--- Page extract ---
..........

This guide is intended to help students with the different citation styles used at the College.

Note: This page and the Bibliographies - examples page have been redesigned to help make it easier for you to find the information you need to properly cite your sources. This page covers general information for formatting Bibliographies in the 18th edition of Chicago Style, while the new examples page gives specific examples of footnotes and endnotes for an array of different types of works.

Bibliography: General formatting (Style manual sections 13.18,13.23, 13.66, 13.69 to 13.72, 13.77 to 13.79)

When citing sources in Chicago-Style citation, it is not enough to only include notes in the body of your work. You must also include a bibliography at the end of your paper that includes every source that you used in your paper. If you did not use information from a source in your paper, it should not be in your bibliography.

When assembling your bibliography for a paper in Chicago-Style citation, please use the following guidelines:

  • Start your bibliography on a new page, at the very end of your work.

..........

--- Data excerpts ---
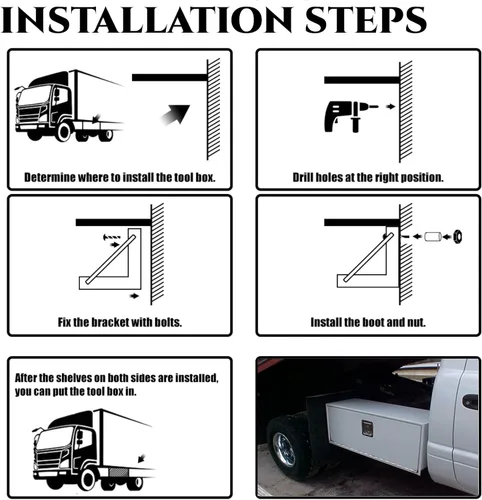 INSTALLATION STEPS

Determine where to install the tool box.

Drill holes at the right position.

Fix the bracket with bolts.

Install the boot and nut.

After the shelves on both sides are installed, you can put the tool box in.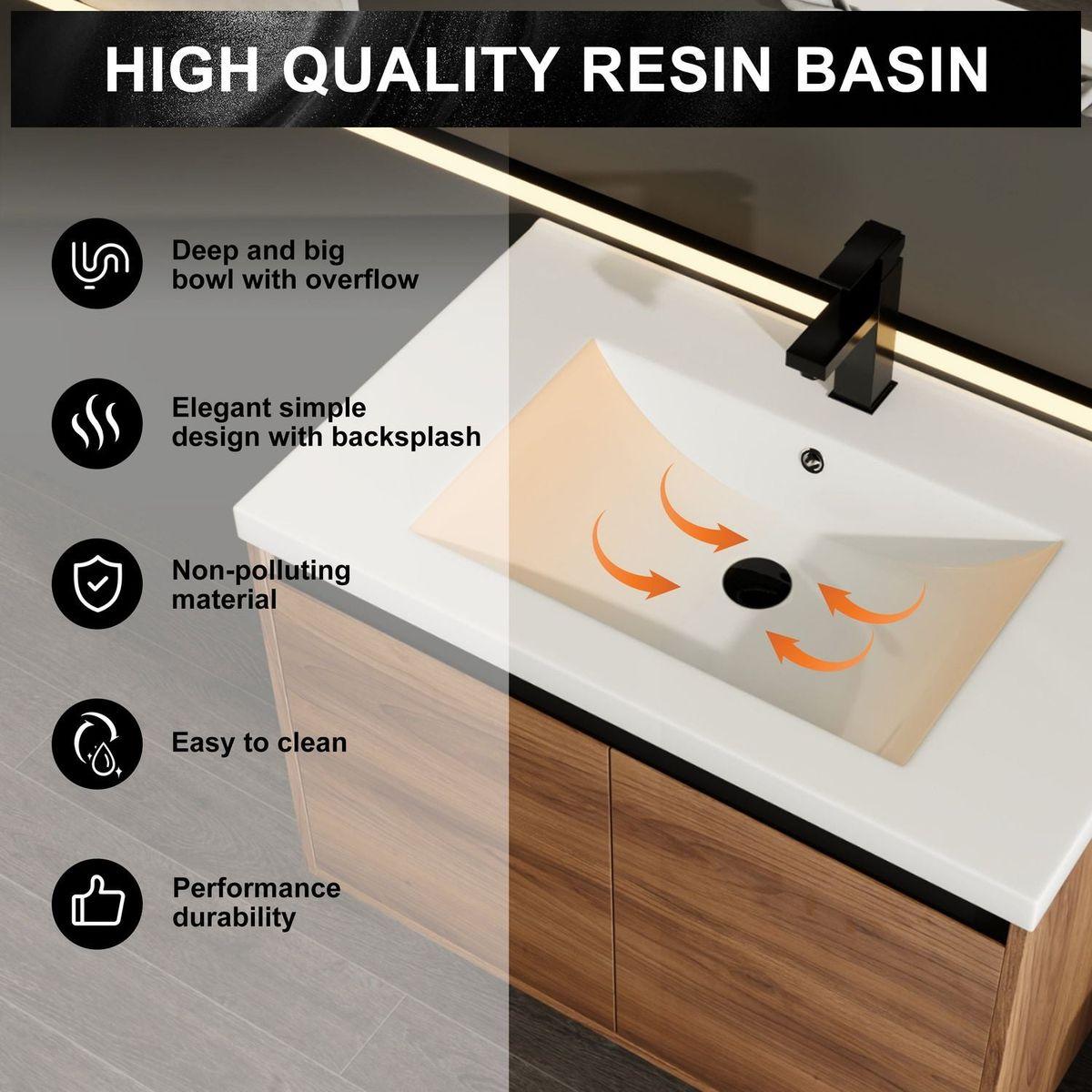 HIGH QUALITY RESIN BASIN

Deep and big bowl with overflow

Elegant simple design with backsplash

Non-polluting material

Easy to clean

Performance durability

..........

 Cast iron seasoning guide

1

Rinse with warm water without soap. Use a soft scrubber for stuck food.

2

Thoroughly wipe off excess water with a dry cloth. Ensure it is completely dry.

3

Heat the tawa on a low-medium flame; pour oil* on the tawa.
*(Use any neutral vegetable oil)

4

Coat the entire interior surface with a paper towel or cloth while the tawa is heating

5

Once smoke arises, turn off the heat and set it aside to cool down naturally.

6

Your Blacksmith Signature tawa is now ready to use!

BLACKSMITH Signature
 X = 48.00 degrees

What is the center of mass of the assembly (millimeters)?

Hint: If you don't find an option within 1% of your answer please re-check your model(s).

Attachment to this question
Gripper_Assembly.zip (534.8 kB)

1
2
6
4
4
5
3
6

..........

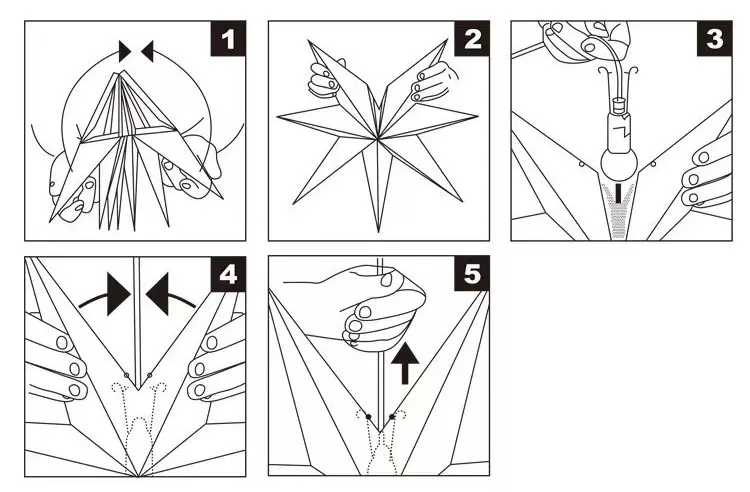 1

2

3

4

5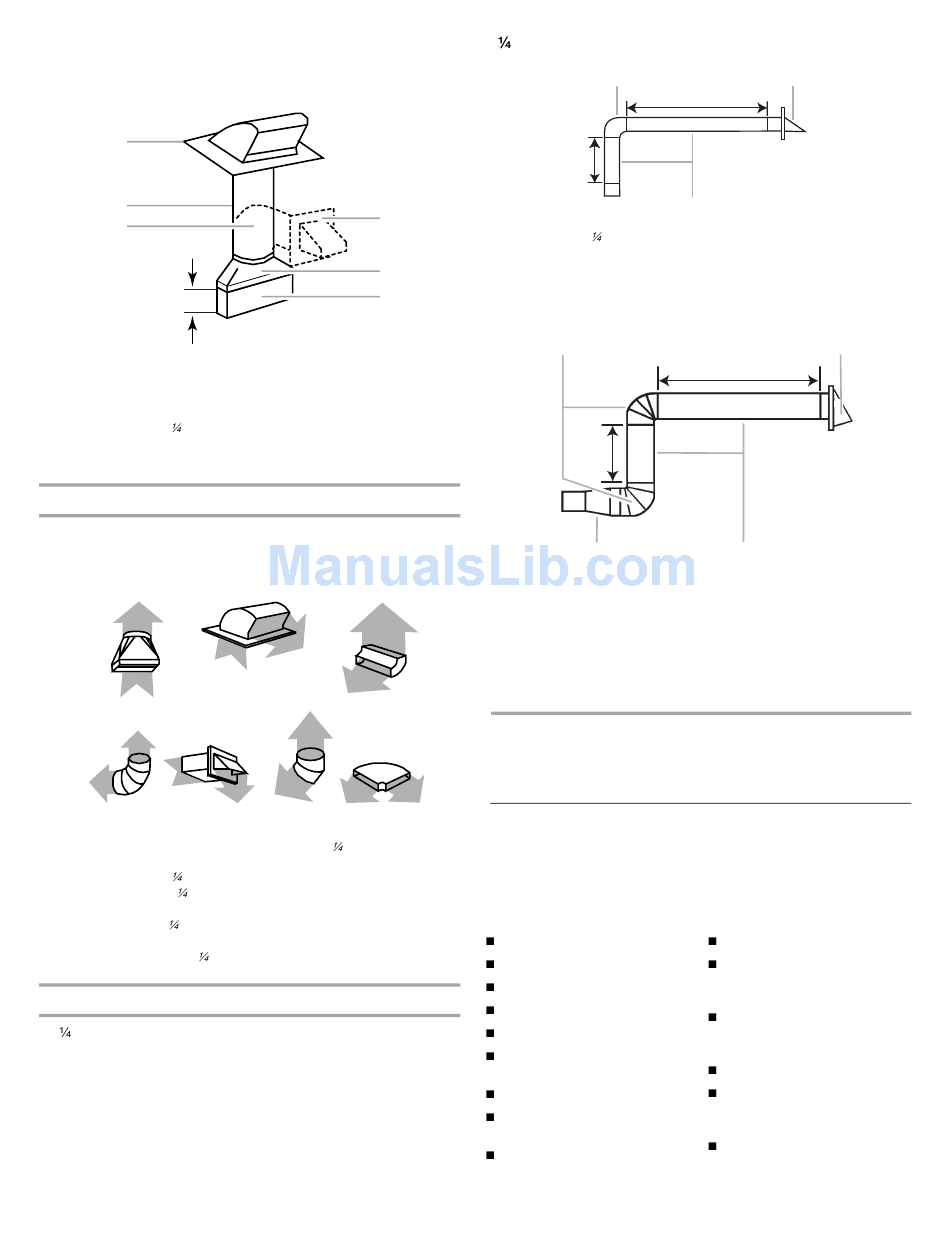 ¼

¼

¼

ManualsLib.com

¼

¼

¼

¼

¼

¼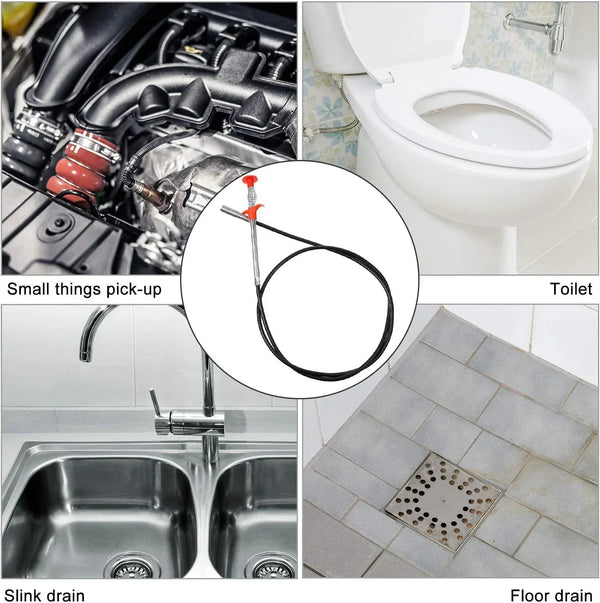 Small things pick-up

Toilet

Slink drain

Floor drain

..........

--- Check your understanding ---
(a) Reproduce the citation guide word for word, beginning at the words "When assembling your" and stopping after "end of your work.".
(b) List every style manual section number or section range that the citation guide gives for general bibliography formatting.

--- Exercise responses ---
(a)
When assembling your bibliography for a paper in Chicago-Style citation, please use the following guidelines:

  • Start your bibliography on a new page, at the very end of your work.

(b)
- 13.18
- 13.23
- 13.66
- 13.69 to 13.72
- 13.77 to 13.79